Input data:
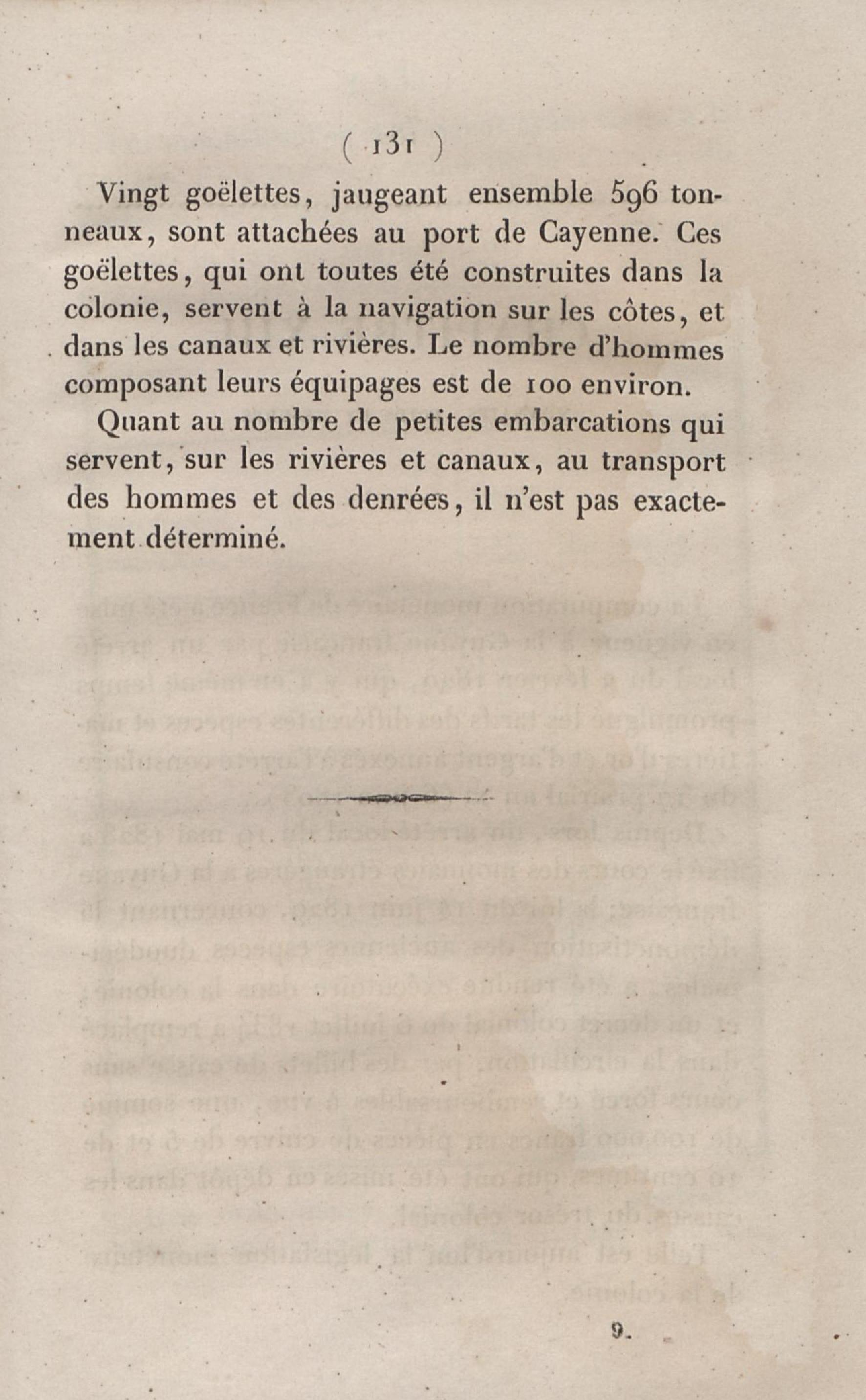 ( 131 )

Vingt goëlettes, jaugeant ensemble 596 tonneaux, sont attachées au port de Cayenne. Ces goëlettes, qui ont toutes été construites dans la colonie, servent à la navigation sur les côtes, et dans les canaux et rivières. Le nombre d'hommes composant leurs équipages est de 100 environ.

Quant au nombre de petites embarcations qui servent, sur les rivières et canaux, au transport des hommes et des denrées, il n'est pas exactement déterminé.

9.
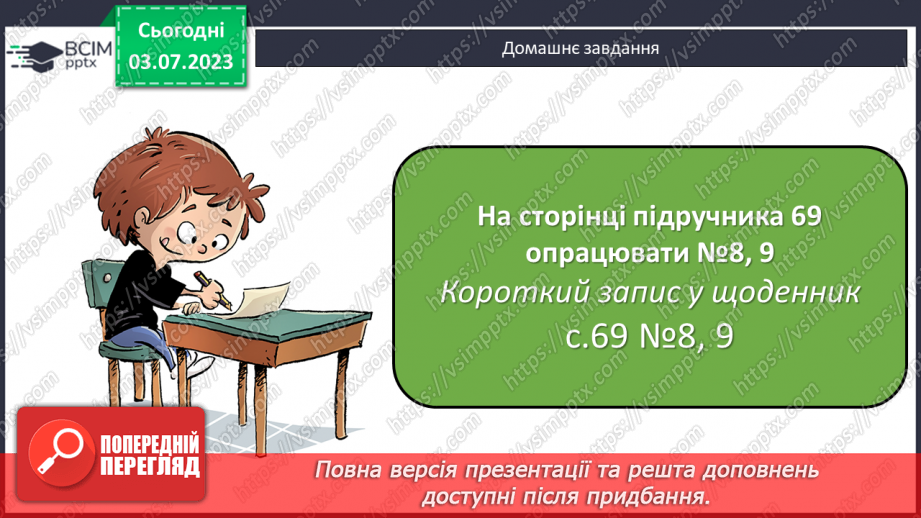 ВСІМ pptx

Сьогодні
03.07.2023

Домашнє завдання

На сторінці підручника 69 опрацювати №8, 9
Короткий запис у щоденник
с.69 №8, 9

ПОПЕРЕДНІЙ ПЕРЕГЛЯД

Повна версія презентації та решта доповнень доступні після придбання.

https://vsimpptx.com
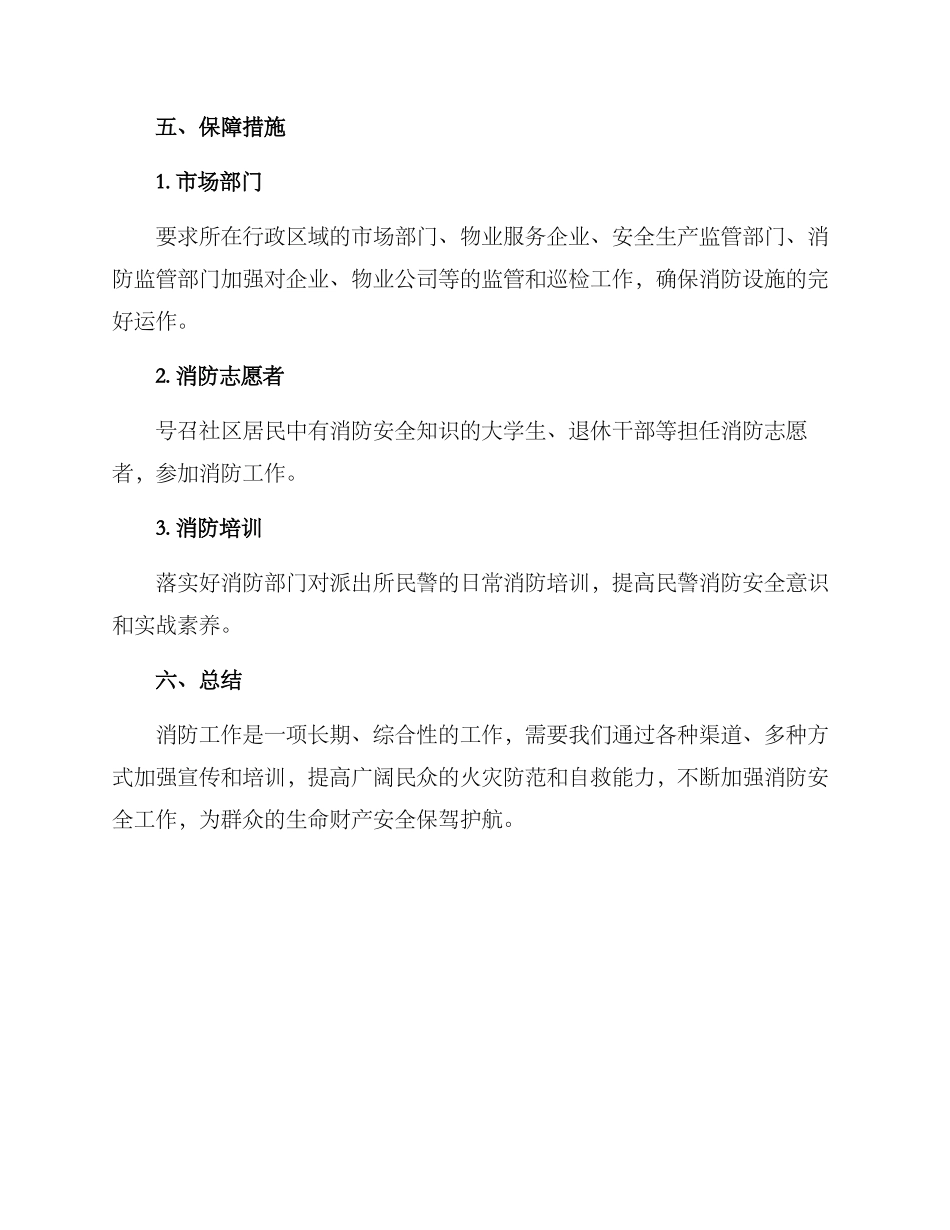 五、保障措施

1. 市场部门

要求所在行政区域的市场部门、物业服务企业、安全生产监管部门、消防监管部门加强对企业、物业公司等的监管和巡检工作，确保消防设施的完好运作。

2. 消防志愿者

号召社区居民中有消防安全知识的大学生、退休干部等担任消防志愿者，参加消防工作。

3. 消防培训

落实好消防部门对派出所民警的日常消防培训，提高民警消防安全意识和实战素养。

六、总结

消防工作是一项长期、综合性的工作，需要我们通过各种渠道、多种方式加强宣传和培训，提高广阔民众的火灾防范和自救能力，不断加强消防安全工作，为群众的生命财产安全保驾护航。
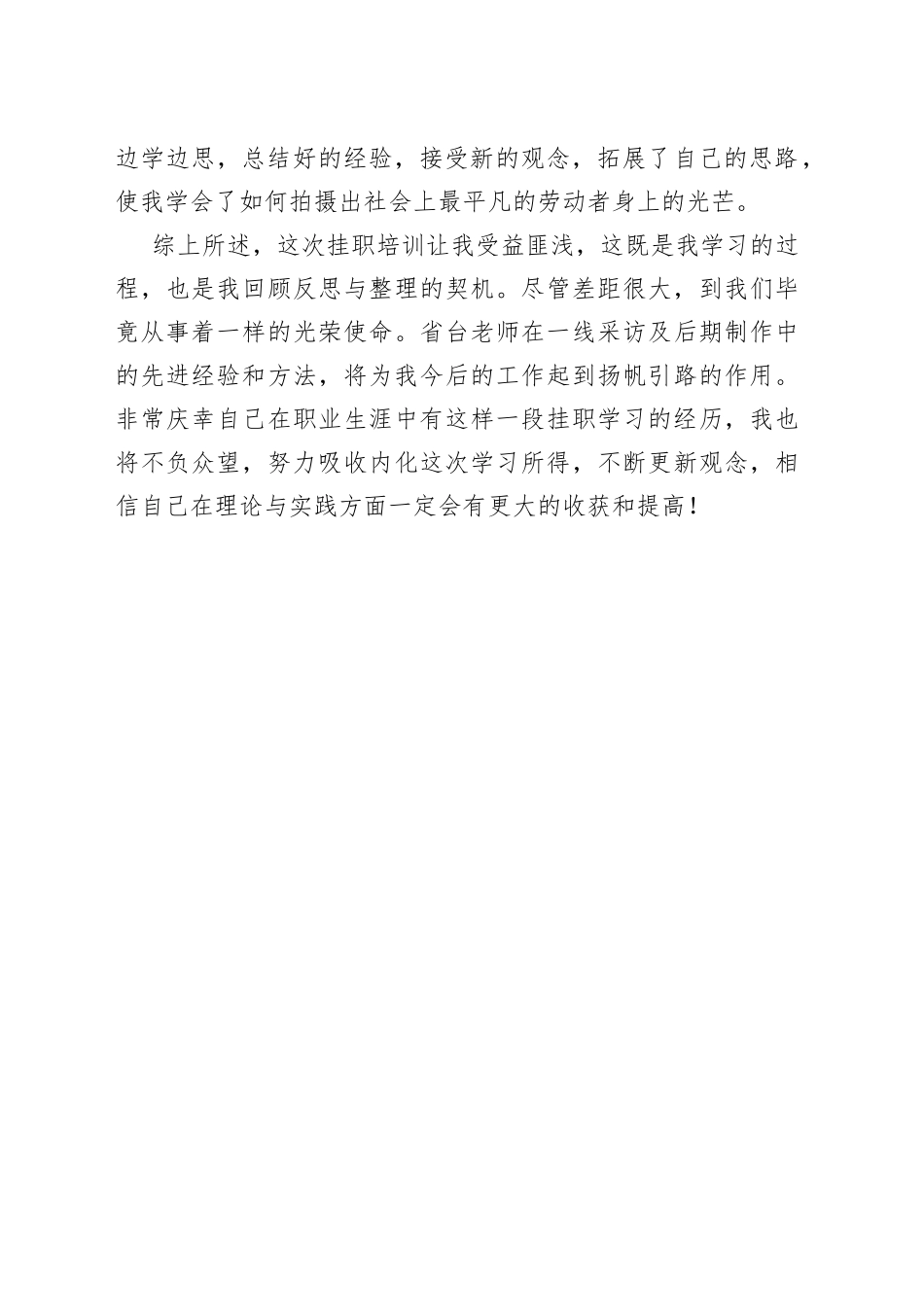 边学边思，总结好的经验，接受新的观念，拓展了自己的思路，使我学会了如何拍摄出社会上最平凡的劳动者身上的光芒。

综上所述，这次挂职培训让我受益匪浅，这既是我学习的过程，也是我回顾反思与整理的契机。尽管差距很大，到我们毕竟从事着一样的光荣使命。省台老师在一线采访及后期制作中的先进经验和方法，将为我今后的工作起到扬帆引路的作用。非常庆幸自己在职业生涯中有这样一段挂职学习的经历，我也将不负众望，努力吸收内化这次学习所得，不断更新观念，相信自己在理论与实践方面一定会有更大的收获和提高！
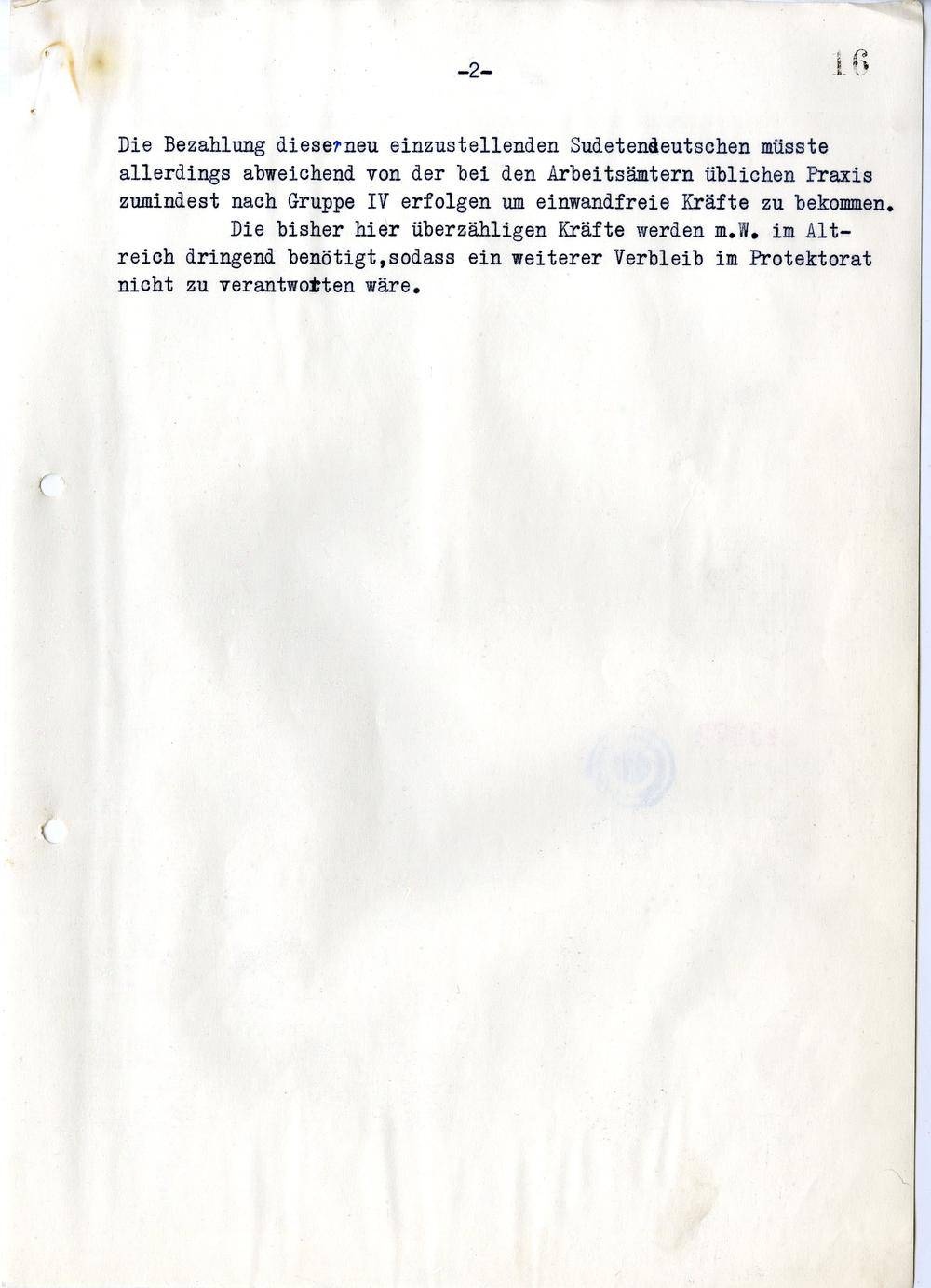 -2- 16

Die Bezahlung dieser neu einzustellenden Sudetendeutschen müsste allerdings abweichend von der bei den Arbeitsämtern üblichen Praxis zumindest nach Gruppe IV erfolgen um einwandfreie Kräfte zu bekommen.

Die bisher hier überzähligen Kräfte werden m.W. im Altreich dringend benötigt,sodass ein weiterer Verbleib im Protektorat nicht zu verantworten wäre.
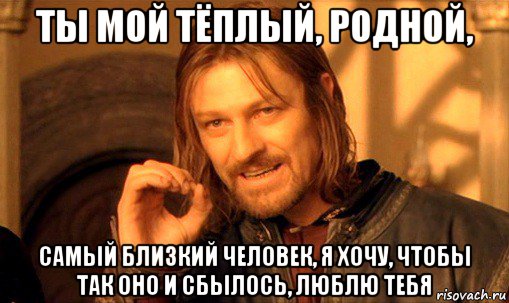 ТЫ МОЙ ТЁПЛЫЙ, РОДНОЙ,

САМЫЙ БЛИЗКИЙ ЧЕЛОВЕК, Я ХОЧУ, ЧТОБЫ ТАК ОНО И СБЫЛОСЬ, ЛЮБЛЮ ТЕБЯ

risovach.ru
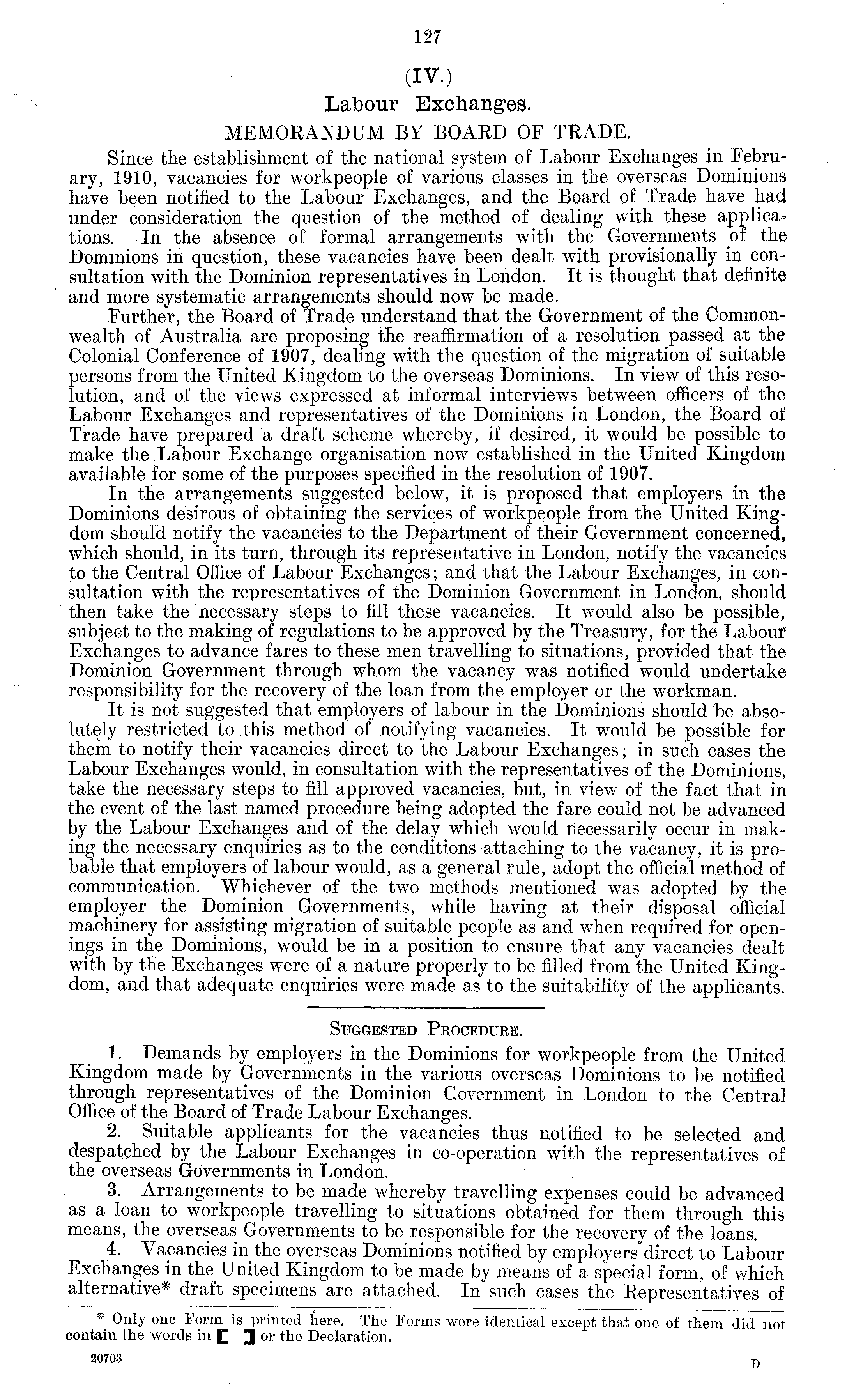 127

(IV.)

Labour Exchanges.

MEMORANDUM BY BOARD OF TRADE.

Since the establishment of the national system of Labour Exchanges in February, 1910, vacancies for workpeople of various classes in the overseas Dominions have been notified to the Labour Exchanges, and the Board of Trade have had under consideration the question of the method of dealing with these applications. In the absence of formal arrangements with the Governments of the Dominions in question, these vacancies have been dealt with provisionally in consultation with the Dominion representatives in London. It is thought that definite and more systematic arrangements should now be made.

Further, the Board of Trade understand that the Government of the Commonwealth of Australia are proposing the reaffirmation of a resolution passed at the Colonial Conference of 1907, dealing with the question of the migration of suitable persons from the United Kingdom to the overseas Dominions. In view of this resolution, and of the views expressed at informal interviews between officers of the Labour Exchanges and representatives of the Dominions in London, the Board of Trade have prepared a draft scheme whereby, if desired, it would be possible to make the Labour Exchange organisation now established in the United Kingdom available for some of the purposes specified in the resolution of 1907.

In the arrangements suggested below, it is proposed that employers in the Dominions desirous of obtaining the services of workpeople from the United Kingdom should notify the vacancies to the Department of their Government concerned, which should, in its turn, through its representative in London, notify the vacancies to the Central Office of Labour Exchanges; and that the Labour Exchanges, in consultation with the representatives of the Dominion Government in London, should then take the necessary steps to fill these vacancies. It would also be possible, subject to the making of regulations to be approved by the Treasury, for the Labour Exchanges to advance fares to these men travelling to situations, provided that the Dominion Government through whom the vacancy was notified would undertake responsibility for the recovery of the loan from the employer or the workman.

It is not suggested that employers of labour in the Dominions should be absolutely restricted to this method of notifying vacancies. It would be possible for them to notify their vacancies direct to the Labour Exchanges; in such cases the Labour Exchanges would, in consultation with the representatives of the Dominions, take the necessary steps to fill approved vacancies, but, in view of the fact that in the event of the last named procedure being adopted the fare could not be advanced by the Labour Exchanges and of the delay which would necessarily occur in making the necessary enquiries as to the conditions attaching to the vacancy, it is probable that employers of labour would, as a general rule, adopt the official method of communication. Whichever of the two methods mentioned was adopted by the employer the Dominion Governments, while having at their disposal official machinery for assisting migration of suitable people as and when required for openings in the Dominions, would be in a position to ensure that any vacancies dealt with by the Exchanges were of a nature properly to be filled from the United Kingdom, and that adequate enquiries were made as to the suitability of the applicants.

SUGGESTED PROCEDURE.

1. Demands by employers in the Dominions for workpeople from the United Kingdom made by Governments in the various overseas Dominions to be notified through representatives of the Dominion Government in London to the Central Office of the Board of Trade Labour Exchanges.

2. Suitable applicants for the vacancies thus notified to be selected and despatched by the Labour Exchanges in co-operation with the representatives of the overseas Governments in London.

3. Arrangements to be made whereby travelling expenses could be advanced as a loan to workpeople travelling to situations obtained for them through this means, the overseas Governments to be responsible for the recovery of the loans.

4. Vacancies in the overseas Dominions notified by employers direct to Labour Exchanges in the United Kingdom to be made by means of a special form, of which alternative* draft specimens are attached. In such cases the Representatives of

* Only one Form is printed here. The Forms were identical except that one of them did not contain the words in [ ] or the Declaration.

20703

D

Assignment:
Restate every line above word for word. Do not carry over the images.

Expected output:
 ( 131 )

Vingt goëlettes, jaugeant ensemble 596 tonneaux, sont attachées au port de Cayenne. Ces goëlettes, qui ont toutes été construites dans la colonie, servent à la navigation sur les côtes, et dans les canaux et rivières. Le nombre d'hommes composant leurs équipages est de 100 environ.

Quant au nombre de petites embarcations qui servent, sur les rivières et canaux, au transport des hommes et des denrées, il n'est pas exactement déterminé.

9.
 ВСІМ pptx

Сьогодні
03.07.2023

Домашнє завдання

На сторінці підручника 69 опрацювати №8, 9
Короткий запис у щоденник
с.69 №8, 9

ПОПЕРЕДНІЙ ПЕРЕГЛЯД

Повна версія презентації та решта доповнень доступні після придбання.

https://vsimpptx.com
 五、保障措施

1. 市场部门

要求所在行政区域的市场部门、物业服务企业、安全生产监管部门、消防监管部门加强对企业、物业公司等的监管和巡检工作，确保消防设施的完好运作。

2. 消防志愿者

号召社区居民中有消防安全知识的大学生、退休干部等担任消防志愿者，参加消防工作。

3. 消防培训

落实好消防部门对派出所民警的日常消防培训，提高民警消防安全意识和实战素养。

六、总结

消防工作是一项长期、综合性的工作，需要我们通过各种渠道、多种方式加强宣传和培训，提高广阔民众的火灾防范和自救能力，不断加强消防安全工作，为群众的生命财产安全保驾护航。
 边学边思，总结好的经验，接受新的观念，拓展了自己的思路，使我学会了如何拍摄出社会上最平凡的劳动者身上的光芒。

综上所述，这次挂职培训让我受益匪浅，这既是我学习的过程，也是我回顾反思与整理的契机。尽管差距很大，到我们毕竟从事着一样的光荣使命。省台老师在一线采访及后期制作中的先进经验和方法，将为我今后的工作起到扬帆引路的作用。非常庆幸自己在职业生涯中有这样一段挂职学习的经历，我也将不负众望，努力吸收内化这次学习所得，不断更新观念，相信自己在理论与实践方面一定会有更大的收获和提高！
 -2- 16

Die Bezahlung dieser neu einzustellenden Sudetendeutschen müsste allerdings abweichend von der bei den Arbeitsämtern üblichen Praxis zumindest nach Gruppe IV erfolgen um einwandfreie Kräfte zu bekommen.

Die bisher hier überzähligen Kräfte werden m.W. im Altreich dringend benötigt,sodass ein weiterer Verbleib im Protektorat nicht zu verantworten wäre.
 ТЫ МОЙ ТЁПЛЫЙ, РОДНОЙ,

САМЫЙ БЛИЗКИЙ ЧЕЛОВЕК, Я ХОЧУ, ЧТОБЫ ТАК ОНО И СБЫЛОСЬ, ЛЮБЛЮ ТЕБЯ

risovach.ru
 127

(IV.)

Labour Exchanges.

MEMORANDUM BY BOARD OF TRADE.

Since the establishment of the national system of Labour Exchanges in February, 1910, vacancies for workpeople of various classes in the overseas Dominions have been notified to the Labour Exchanges, and the Board of Trade have had under consideration the question of the method of dealing with these applications. In the absence of formal arrangements with the Governments of the Dominions in question, these vacancies have been dealt with provisionally in consultation with the Dominion representatives in London. It is thought that definite and more systematic arrangements should now be made.

Further, the Board of Trade understand that the Government of the Commonwealth of Australia are proposing the reaffirmation of a resolution passed at the Colonial Conference of 1907, dealing with the question of the migration of suitable persons from the United Kingdom to the overseas Dominions. In view of this resolution, and of the views expressed at informal interviews between officers of the Labour Exchanges and representatives of the Dominions in London, the Board of Trade have prepared a draft scheme whereby, if desired, it would be possible to make the Labour Exchange organisation now established in the United Kingdom available for some of the purposes specified in the resolution of 1907.

In the arrangements suggested below, it is proposed that employers in the Dominions desirous of obtaining the services of workpeople from the United Kingdom should notify the vacancies to the Department of their Government concerned, which should, in its turn, through its representative in London, notify the vacancies to the Central Office of Labour Exchanges; and that the Labour Exchanges, in consultation with the representatives of the Dominion Government in London, should then take the necessary steps to fill these vacancies. It would also be possible, subject to the making of regulations to be approved by the Treasury, for the Labour Exchanges to advance fares to these men travelling to situations, provided that the Dominion Government through whom the vacancy was notified would undertake responsibility for the recovery of the loan from the employer or the workman.

It is not suggested that employers of labour in the Dominions should be absolutely restricted to this method of notifying vacancies. It would be possible for them to notify their vacancies direct to the Labour Exchanges; in such cases the Labour Exchanges would, in consultation with the representatives of the Dominions, take the necessary steps to fill approved vacancies, but, in view of the fact that in the event of the last named procedure being adopted the fare could not be advanced by the Labour Exchanges and of the delay which would necessarily occur in making the necessary enquiries as to the conditions attaching to the vacancy, it is probable that employers of labour would, as a general rule, adopt the official method of communication. Whichever of the two methods mentioned was adopted by the employer the Dominion Governments, while having at their disposal official machinery for assisting migration of suitable people as and when required for openings in the Dominions, would be in a position to ensure that any vacancies dealt with by the Exchanges were of a nature properly to be filled from the United Kingdom, and that adequate enquiries were made as to the suitability of the applicants.

SUGGESTED PROCEDURE.

1. Demands by employers in the Dominions for workpeople from the United Kingdom made by Governments in the various overseas Dominions to be notified through representatives of the Dominion Government in London to the Central Office of the Board of Trade Labour Exchanges.

2. Suitable applicants for the vacancies thus notified to be selected and despatched by the Labour Exchanges in co-operation with the representatives of the overseas Governments in London.

3. Arrangements to be made whereby travelling expenses could be advanced as a loan to workpeople travelling to situations obtained for them through this means, the overseas Governments to be responsible for the recovery of the loans.

4. Vacancies in the overseas Dominions notified by employers direct to Labour Exchanges in the United Kingdom to be made by means of a special form, of which alternative* draft specimens are attached. In such cases the Representatives of

* Only one Form is printed here. The Forms were identical except that one of them did not contain the words in [ ] or the Declaration.

20703

D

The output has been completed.